Clot Stopper

Selecting the Safest Effective Clot Stopper


How best to reduce the risk of bleeding complications associated with anticoagulation?

Your patient with peripheral vascular disease (PVD) or atrial fibrillation who is receiving therapeutic anticoagulation sustains a hemorrhagic stroke. This is an iatrogenic complication that all clinicians dread.

The results of 2 recent studies may reduce the number of patients for whom warfarin is considered optimal antithrombotic therapy and may thereby lower the incidence of bleeding complications.


The WAVE (Warfarin Antiplatelet Vascular Evaluation) trial was a randomized, open-label study that compared combination therapy with an antiplatelet agent (aspirin, ticlopidine, or clopidogrel) and an oral anticoagulant (from the warfarin family) to antiplatelet therapy alone.1 The agents were given to prevent cardiovascular events in patients with PVD. After a mean follow-up of nearly 3 years, cardiovascular events occurred in 12.2% of patients who received combination therapy and in 13.3% of those who received antiplatelet therapy alone. Among patients with severe ischemic events, such as those that would require surgical or invasive interventions, the rate of cardiovascular events was 15.9% for the combination therapy cohort and 17.4% for the single-drug group. All values were nonsignificant. The incidence of bleeding complications was higher in the combination therapy group. These results demonstrate that in patients with PVD, antiplatelet monotherapy is as effective as warfarin in preventing ischemic events and is less likely to cause bleeding complications.


In another study, oral anticoagulants were compared with antiplatelet agents in persons with atrial fibrillation who were without a history of stroke or transient ischemic attack (TIA).2 A meta-analysis of 8 randomized trials in more than 9000 patients with a mean follow-up of about 2 years demonstrated that oral anticoagulants were associated with a lower risk of all stroke and embolic events (odds ratio, 0.68 and 0.48, respectively) when compared with antiplatelet agents alone. However, the risk of intracranial hemorrhage was increased 1.98 times among patients who received anticoagulants such as warfarin, compared with those who were given only antiplatelet agents.

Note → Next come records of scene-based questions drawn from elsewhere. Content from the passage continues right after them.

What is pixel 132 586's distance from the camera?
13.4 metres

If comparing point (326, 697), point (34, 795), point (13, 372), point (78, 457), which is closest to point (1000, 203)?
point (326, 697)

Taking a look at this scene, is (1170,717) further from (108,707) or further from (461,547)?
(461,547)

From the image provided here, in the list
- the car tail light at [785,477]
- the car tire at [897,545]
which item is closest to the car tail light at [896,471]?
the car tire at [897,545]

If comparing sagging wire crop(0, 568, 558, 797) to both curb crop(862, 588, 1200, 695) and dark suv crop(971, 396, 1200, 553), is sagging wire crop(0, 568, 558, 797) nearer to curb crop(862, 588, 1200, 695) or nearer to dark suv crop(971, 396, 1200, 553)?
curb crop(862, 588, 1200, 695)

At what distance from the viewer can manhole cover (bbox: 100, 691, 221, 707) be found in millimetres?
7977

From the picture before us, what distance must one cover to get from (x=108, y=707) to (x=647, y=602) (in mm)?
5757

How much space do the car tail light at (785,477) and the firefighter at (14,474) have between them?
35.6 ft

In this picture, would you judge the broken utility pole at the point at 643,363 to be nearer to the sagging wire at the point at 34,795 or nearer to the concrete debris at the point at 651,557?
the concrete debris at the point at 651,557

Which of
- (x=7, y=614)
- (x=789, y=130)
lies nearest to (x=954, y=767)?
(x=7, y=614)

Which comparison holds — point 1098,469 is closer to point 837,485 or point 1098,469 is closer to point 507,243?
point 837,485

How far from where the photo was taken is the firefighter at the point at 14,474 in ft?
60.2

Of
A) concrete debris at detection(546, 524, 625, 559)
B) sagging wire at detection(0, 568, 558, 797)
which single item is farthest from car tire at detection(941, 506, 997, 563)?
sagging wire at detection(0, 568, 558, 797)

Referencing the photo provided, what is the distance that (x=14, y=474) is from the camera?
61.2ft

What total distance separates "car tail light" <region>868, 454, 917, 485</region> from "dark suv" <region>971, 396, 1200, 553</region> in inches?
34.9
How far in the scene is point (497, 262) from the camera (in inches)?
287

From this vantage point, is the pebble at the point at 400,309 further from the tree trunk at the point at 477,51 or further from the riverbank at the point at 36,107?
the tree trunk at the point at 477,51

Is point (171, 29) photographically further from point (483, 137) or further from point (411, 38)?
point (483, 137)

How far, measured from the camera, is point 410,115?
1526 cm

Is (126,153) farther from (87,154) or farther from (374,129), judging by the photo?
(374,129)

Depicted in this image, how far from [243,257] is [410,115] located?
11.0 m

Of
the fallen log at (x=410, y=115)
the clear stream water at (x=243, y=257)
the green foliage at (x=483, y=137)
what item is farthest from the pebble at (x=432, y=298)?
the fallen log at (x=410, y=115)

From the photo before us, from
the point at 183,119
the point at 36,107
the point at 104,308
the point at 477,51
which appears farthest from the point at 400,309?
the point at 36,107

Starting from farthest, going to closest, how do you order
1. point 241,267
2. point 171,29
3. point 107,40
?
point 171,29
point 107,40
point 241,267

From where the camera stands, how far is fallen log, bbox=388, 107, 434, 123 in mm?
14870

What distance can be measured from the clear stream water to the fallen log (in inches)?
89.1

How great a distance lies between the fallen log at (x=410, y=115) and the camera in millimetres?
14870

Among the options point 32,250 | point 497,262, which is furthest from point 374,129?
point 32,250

In patients who are older, female, hypertensive, or diabetic or have had a previous TIA or stroke, the risk of embolism secondary to atrial fibrillation is higher than in those who do not have these risk factors. Therefore, the presence of specific risk factors mandates aggressive anticoagulation. However, for lower-risk patients with atrial fibrillation, the benefit of therapeutic warfarin is modest because their risk of stroke is less than 1% per year.2


In an editorial accompanying the WAVE trial article, Emile R. Mohler 3rd, MD, of the University of Pennsylvania, compared "red" and "white" clots.3 When blood flow is sluggish and the clot more "venous" in nature (such as occurs with a deep venous thrombosis or with blood in the left atrial appendage during atrial fibrillation), red cells are trapped and clotting factors are activated, with very few platelets involved. Thus, the clot appears red. It would make sense intuitively that prevention in this setting would favor warfarin. Alternatively, in arteries, where sheer force activates platelets to form a white clot, anti- platelet agents would be more suitable for prevention.

  • Antiplatelet agents are the mainstay of treatment for PVD. Reduced warfarin use in patients with PVD will most likely translate into fewer bleeding complications without an increase in vascular events.
  • Some patients with atrial fibrillation (such as younger persons and those who are not hypertensive) are at low risk for embolic complications and thus may not require warfarin.

1. Anand S. Oral anticoagulant and antiplatelet therapy and peripheral arterial disease. N Engl J Med. 2007;357:217-227.
2. Aguilar M, Hart R, Pearce LA. Oral anticoagulants versus antiplatelet therapy for preventing stroke in patients with non-valvular atrial fibrillation and no history of stroke or transient ischemic attacks. Cochrane Database Syst Rev. 2007;18(3): CD006186.
3. Mohler ER 3rd. Atherothrombosis—wave goodbye to combined anticoagulation and antiplatelet therapy? N Engl J Med. 2007;357:293-296.